■ **What the task requires**
Omitting every picture, output the records below exactly, please.

■ **Data listing**
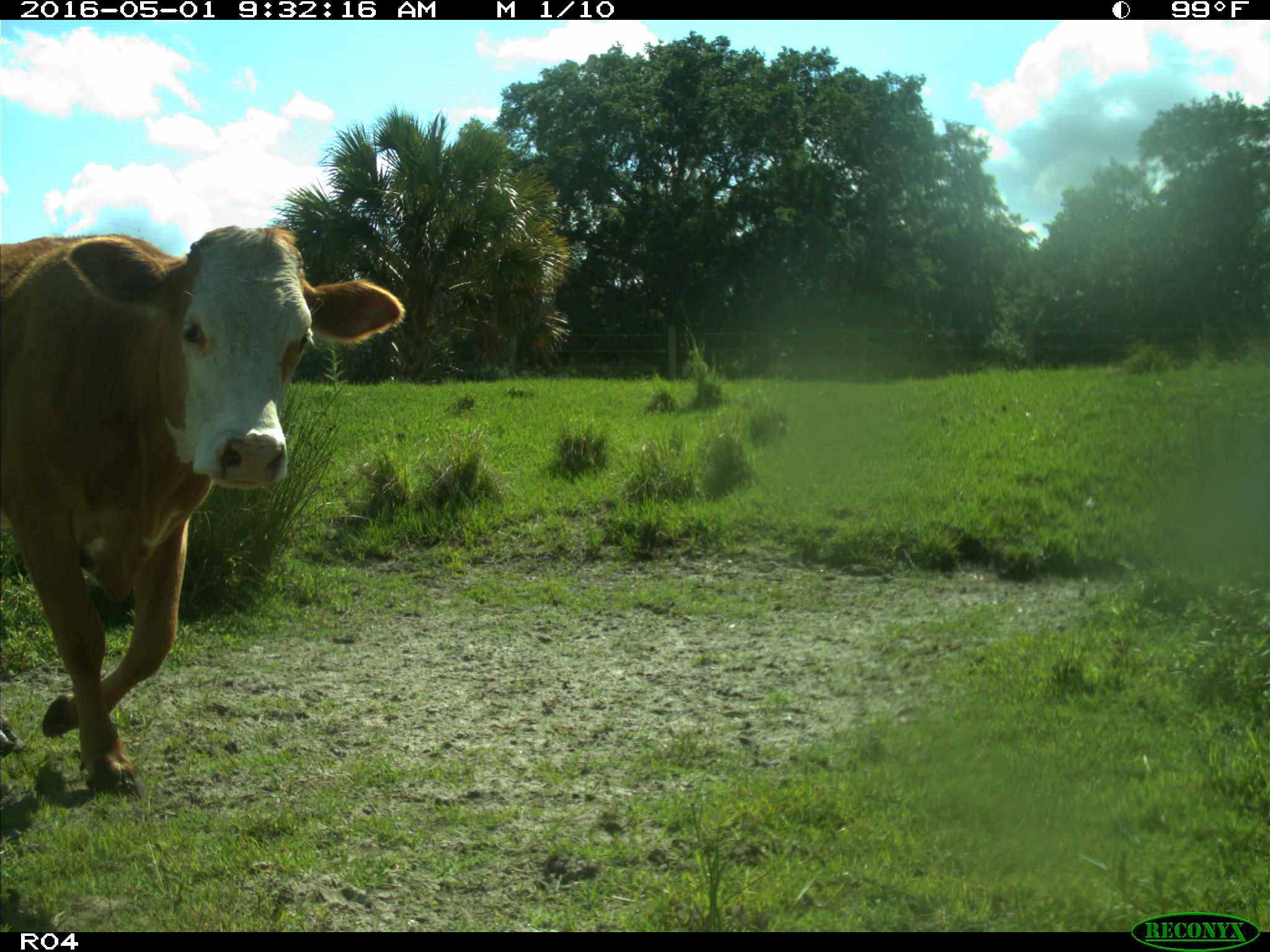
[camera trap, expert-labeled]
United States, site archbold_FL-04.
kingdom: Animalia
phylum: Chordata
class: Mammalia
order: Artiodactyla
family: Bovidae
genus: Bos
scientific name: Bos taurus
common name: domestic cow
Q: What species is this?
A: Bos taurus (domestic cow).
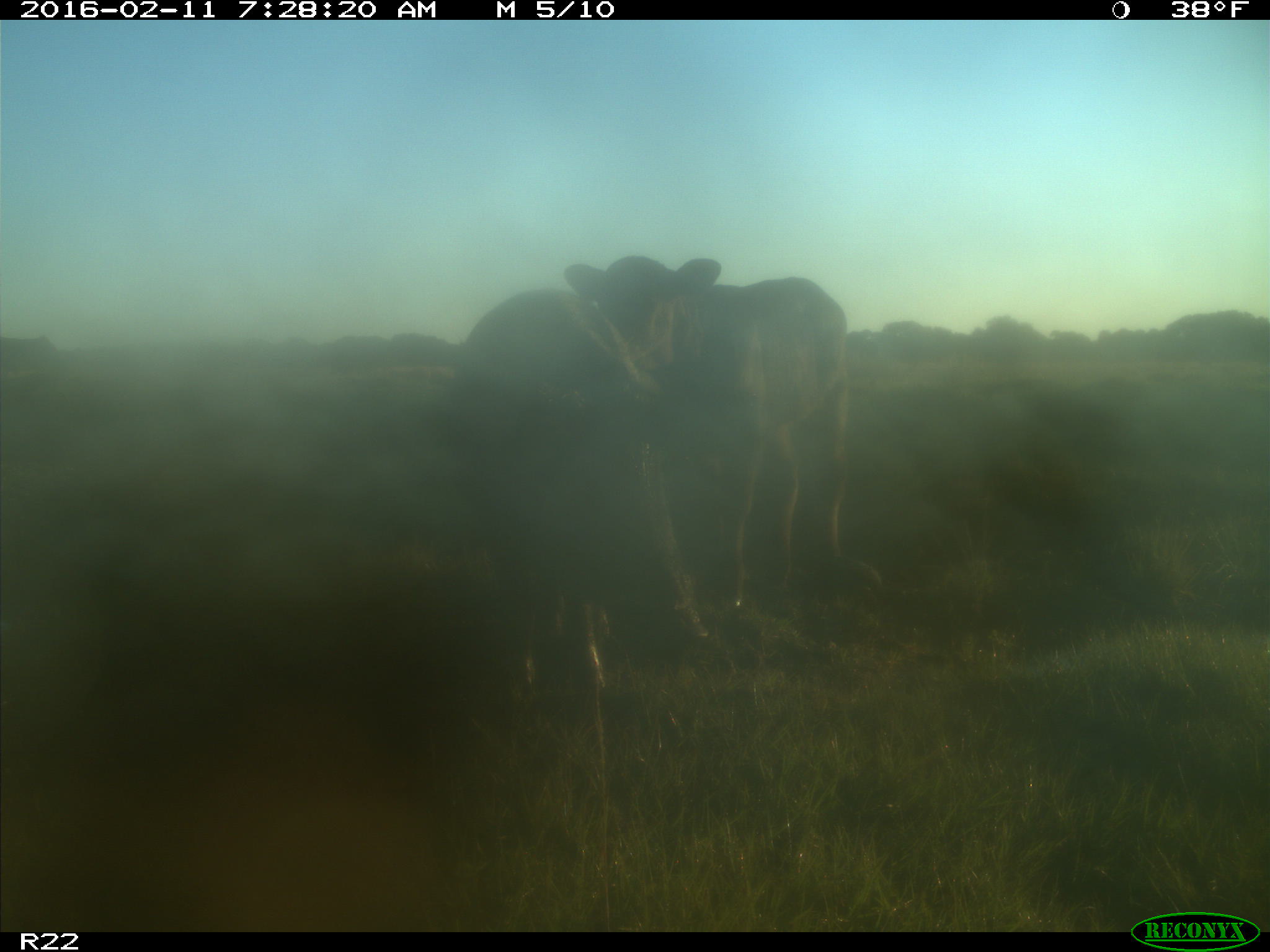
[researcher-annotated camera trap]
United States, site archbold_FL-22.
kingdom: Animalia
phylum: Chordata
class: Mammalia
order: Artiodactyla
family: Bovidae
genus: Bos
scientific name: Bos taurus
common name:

■ **Solution to the problem**
[camera trap, expert-labeled]
United States, site archbold_FL-04.
kingdom: Animalia
phylum: Chordata
class: Mammalia
order: Artiodactyla
family: Bovidae
genus: Bos
scientific name: Bos taurus
common name: domestic cow
Q: What species is this?
A: Bos taurus (domestic cow).
[researcher-annotated camera trap]
United States, site archbold_FL-22.
kingdom: Animalia
phylum: Chordata
class: Mammalia
order: Artiodactyla
family: Bovidae
genus: Bos
scientific name: Bos taurus
common name:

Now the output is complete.